== Task prompt ==
Report, copied in full, every line in the records below that contains the string "bbox". Matching is case-sensitive.

== Given data ==
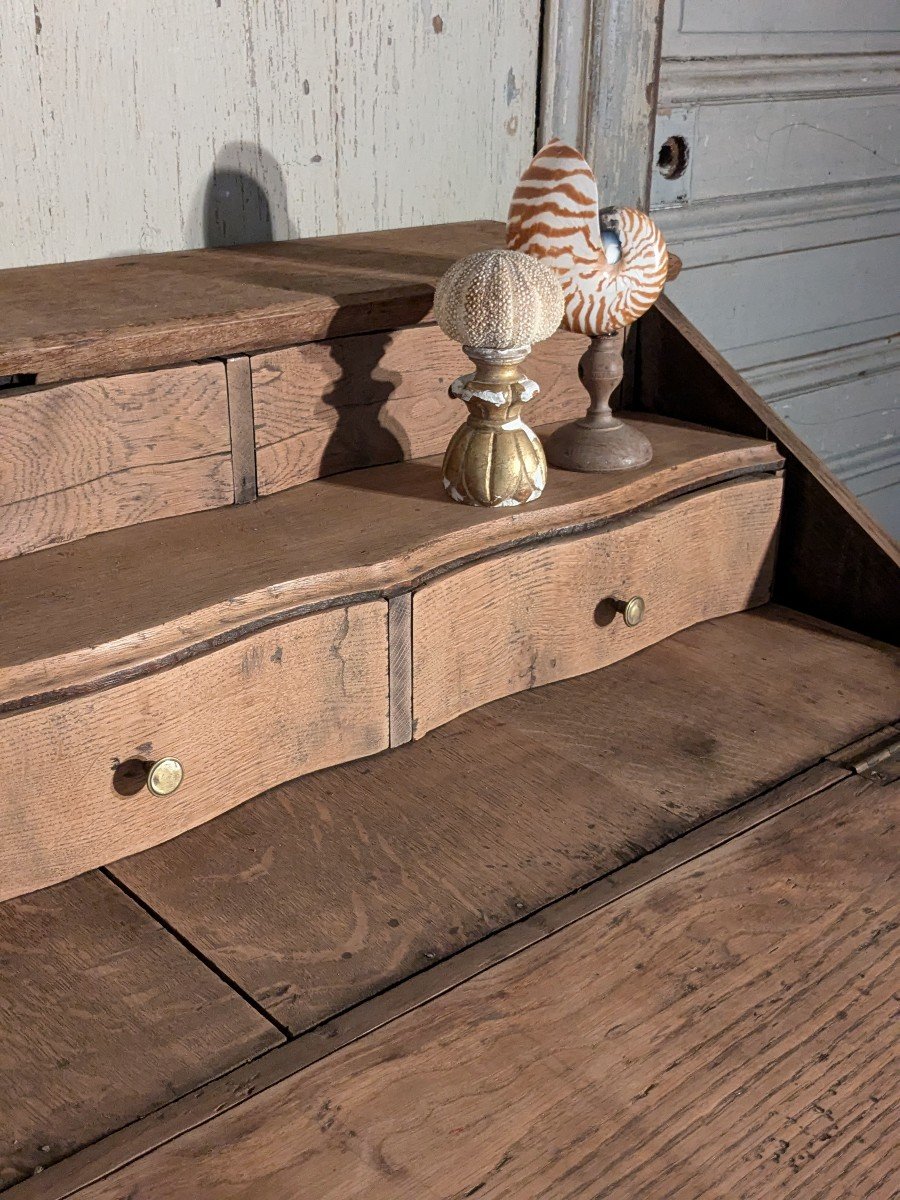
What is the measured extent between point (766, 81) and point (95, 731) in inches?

---

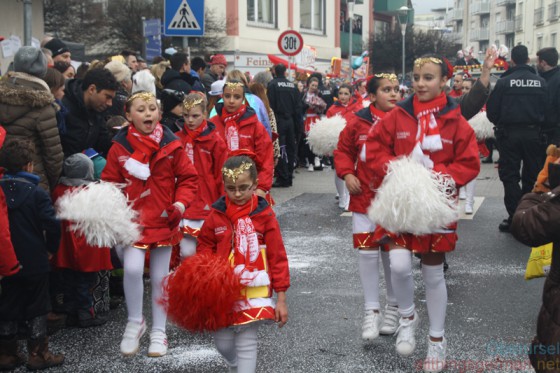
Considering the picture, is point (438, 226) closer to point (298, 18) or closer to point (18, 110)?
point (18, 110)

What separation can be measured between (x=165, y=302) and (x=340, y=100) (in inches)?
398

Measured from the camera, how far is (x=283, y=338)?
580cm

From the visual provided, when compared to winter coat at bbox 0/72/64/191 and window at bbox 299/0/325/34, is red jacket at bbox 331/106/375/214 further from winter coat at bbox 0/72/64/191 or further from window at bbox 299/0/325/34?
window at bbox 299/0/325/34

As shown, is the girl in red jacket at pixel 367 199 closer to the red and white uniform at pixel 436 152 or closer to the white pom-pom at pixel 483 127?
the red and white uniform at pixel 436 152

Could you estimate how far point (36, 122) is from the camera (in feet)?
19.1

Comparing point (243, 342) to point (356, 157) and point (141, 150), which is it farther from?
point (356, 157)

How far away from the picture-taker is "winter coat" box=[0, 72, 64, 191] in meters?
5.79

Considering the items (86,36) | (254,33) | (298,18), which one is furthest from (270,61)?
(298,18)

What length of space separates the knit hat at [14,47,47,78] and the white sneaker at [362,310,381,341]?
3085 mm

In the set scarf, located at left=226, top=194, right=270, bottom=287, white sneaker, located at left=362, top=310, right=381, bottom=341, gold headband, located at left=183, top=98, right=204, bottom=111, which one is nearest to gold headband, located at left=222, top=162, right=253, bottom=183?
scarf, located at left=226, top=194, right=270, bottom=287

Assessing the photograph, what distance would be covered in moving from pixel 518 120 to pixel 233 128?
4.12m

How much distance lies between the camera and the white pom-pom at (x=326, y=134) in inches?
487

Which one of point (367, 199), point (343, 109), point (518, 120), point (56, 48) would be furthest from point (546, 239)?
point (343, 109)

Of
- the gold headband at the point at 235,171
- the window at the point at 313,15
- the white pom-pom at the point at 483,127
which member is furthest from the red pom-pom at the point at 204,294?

== Written response ==
From the visual provided, when compared to winter coat at bbox 0/72/64/191 and window at bbox 299/0/325/34, is red jacket at bbox 331/106/375/214 further from winter coat at bbox 0/72/64/191 or further from window at bbox 299/0/325/34?
window at bbox 299/0/325/34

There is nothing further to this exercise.